GCP console > Compute Engine > VM instances > SSH

$ sudo apt -y update
$ sudo apt -y upgrade

$ sudo apt -y install git python-pip

$ git clone  https://github.com/GoogleCloudPlatform/data-science-on-gcp/

$ sudo pip install --upgrade pip

$ sudo pip install tensorflow


Create minimal training and test datasets

You now create the training data set that will be used to train your experimental models. The source data files that you are starting with here contain aggregated training data developed by processing the raw flight data from the Bureau of Transport Statistics website. The aggregated data includes time-window average delay values that provide much more useful baseline training data on which to develop predictive models of expected flight arrival time. You can learn how to create these aggregated source data files yourself by completing the previous lab in this quest, Processing Time Windowed Data with Apache Beam and Cloud Dataflow (Java).

$ mkdir -p ~/data/flights
$ export PROJECT_ID=$(gcloud info --format='value(config.project)')
$ export BUCKET=${PROJECT_ID}

A GCP Project was created for you when the lab was started, and a Cloud storage bucket was created that uses the default lab Project ID as the bucket name. Defining these variables makes it easier to refer to the project and bucket during the lab.
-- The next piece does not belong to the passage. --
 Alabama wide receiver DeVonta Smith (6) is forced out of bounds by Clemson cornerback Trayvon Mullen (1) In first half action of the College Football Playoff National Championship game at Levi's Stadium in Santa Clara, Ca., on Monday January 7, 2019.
Create the training data set by extracting about 10000 records from one of the source training data files:

$ gsutil cp \
  gs://${BUCKET}/flights/chapter8/output/trainFlights-00001*.csv \
  full.csv

$ head -10003 full.csv > ~/data/flights/train.csv

$ rm full.csv

Create the test data set that will be used to evaluate your experimental models by extracting about 10000 records from one of the source test data files:

$ gsutil cp \
  gs://${BUCKET}/flights/chapter8/output/testFlights-00001*.csv \
  full.csv

$ head -10003 full.csv > ~/data/flights/test.csv

$ rm full.csv


Create a TensorFlow experimental framework in Python

Now develop Python code to use TensorFlow to train and evaluate experimental data models. You will test this code locally first, but you are developing this in order to deploy it to Google Cloud Machine Learning Engine. In order to do that, it must be structured as a Python module, not just a simple script.
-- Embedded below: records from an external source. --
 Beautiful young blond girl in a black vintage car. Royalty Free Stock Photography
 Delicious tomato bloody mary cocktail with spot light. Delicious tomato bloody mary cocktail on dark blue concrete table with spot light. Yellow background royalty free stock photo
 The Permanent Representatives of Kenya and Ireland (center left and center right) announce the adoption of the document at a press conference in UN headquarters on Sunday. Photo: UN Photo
Create the folder structure for the Python experimental training module:

$ mkdir -p ~/tensorflow/flights/trainer
$ cd ~/tensorflow/flights/trainer

Now create the component files.

The file init.py must exist for the module definition, but doesn’t contain anything so use touch to create it:

$ touch __init__.py


$ vi model.py

In model.py add the initial module imports directive to import the TensorFlow module and define global variables that will be used as the data schema for the source data files. These files contain aggregated data that was produced using the techniques covered in the previous lab in this quest. They contain derived data that presents all of the key variables of interest for this prediction model in an easy to process structure.

Add the following at the beginning of model.py:

import tensorflow as tf

CSV_COLUMNS  = \
('ontime,dep_delay,taxiout,distance,avg_dep_delay,avg_arr_delay,' + \
 'carrier,dep_lat,dep_lon,arr_lat,arr_lon,origin,dest').split(',')

LABEL_COLUMN = 'ontime'

DEFAULTS     = [[0.0],[0.0],[0.0],[0.0],[0.0],[0.0],\
                ['na'],[0.0],[0.0],[0.0],[0.0],['na'],['na']]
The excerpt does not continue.